Sonuç olarak McAndrew, bazı simsarların “programları üzerinde hem yukarıdan hem de aşağıdan baskı hissettikleri”ni belirtiyor: “Büyük üst düzey galeriler ve sanatçıların başkaları tarafından kapılması riskini yukarıdan; sanatlarında olgunlaştıkça bizzat sanatçılardan gelecek baskıyı aşağıdan hissediyorlar.”
Islak boya piyasası tamamen kurudu
Son birkaç yılın en büyük trendlerinden biri, ultra-çağdaş veya “kırmızı çip” sanatçılar için genişleyen piyasa oldu. Büyük ölçüde, coşkulu müzayede piyasasının desteklediği bu trend artık tersine dönmüş görünüyor. 2021’de çağdaş sanat, (1945 sonrasında doğan sanatçıların eserleri) ve son 20 yılda yapılmış eserler, ultra-çağdaş sanatçıların güçlü satışları sayesinde değerini ikiye katladı. Ancak 2022’de, savaş sonrası sanatın daha eski dönemi daha başarılı oldu, eserleri yüzde 3’e varan değer artışı gösterirken, buna karşılık çağdaş sanat yüzde 26, son 20 yılın eserleriyse yüzde 17’ye varan bir düşüş yaşadı.

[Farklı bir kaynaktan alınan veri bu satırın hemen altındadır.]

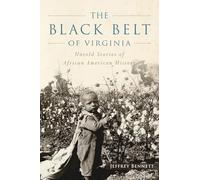The Black Belt of Virginia: Untold Stories of African American History (American Heritage)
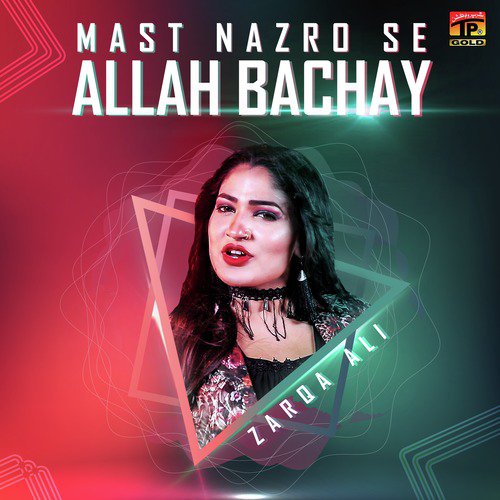 Mast Nazro Se Allah Bachay - Zarqa Ali Khan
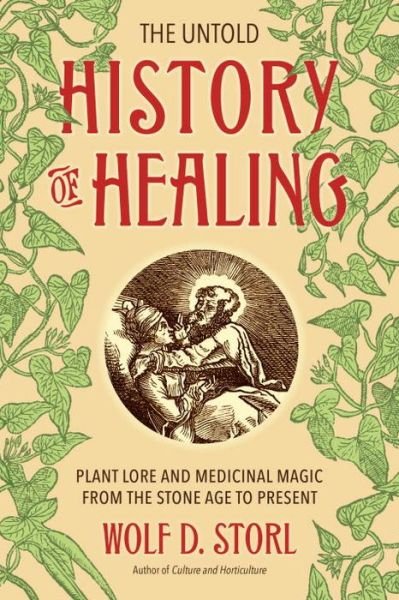 Cover for Wolf D. Storl · The Untold History of Healing: Plant Lore and Medicinal Magic from the Stone Age to Present (Pocketbok) (2017)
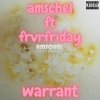 Amschel、Frvrfriday - Warrant (feat. FRVRFRIDAY) (Explicit)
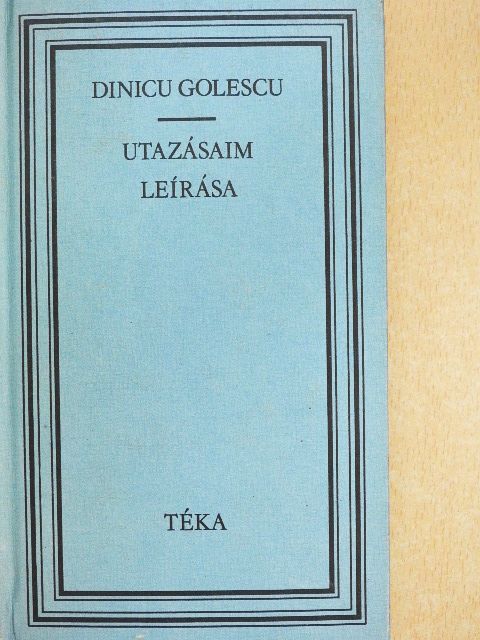 Dinicu Golescu - Utazásaim leírása [antikvár]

Anketlerde bazı simsarlar, 2021’de birincil piyasanın bazı bölümlerinin “fazla şişirilmiş” olduğunu ve satışların 2022 yılında aynı hızda devam etmediğini, bazı sanatçılar için “gelecekte zorlu bir yol” olabileceği endişesi taşıdıklarını belirttiler. Bu yorumlar özellikle, kariyerlerinin nispeten erken dönemlerinde olmalarına rağmen fiyatları 1 milyon dolar ve üzerinde olan “yaşayan ünlü sanatçılar” olarak adlandırılan kesime yönelikti.
Bazı simsarlar, “müzayede görünürlüğünün, sanatçılar için bir pazarlama tekniği olarak müze satın alımlarının yerini aldığı”nı eserlerin sanatçıların stüdyolarından hızlı bir geri dönüşle müzayedeye gittiğini vurgularken diğerleriyse fiyatları artıran, “bütünlük ya da iş bilgisinden yoksun çok sayıda yeni galeri” istilasını suçluyor.
Cinsiyet eşitliği – ne zaman gelecek?
Cinsiyet eşitliğine sözde bağlılığın devam etmesine rağmen kadın sanatçıların temsil oranı erkek meslektaşlarınınkine göre hâlâ düşük. Fiyat eşitliği de yavaş yavaş gelişiyor. Raporun belirttiğine göre, galeriler tarafından temsil edilen kadın sanatçıların payı yüzde 39 ve bu oran 2021 yılında yüzde 37’ydi. Tek başına birincil piyasada, ilerleme son iki yılda duraksamaya girmiş görünüyor, kadın sanatçıların payı, 2019’da elde edilen yüzde 44’e göre az bir düşüşle şu anda yüzde 42’yi buluyor.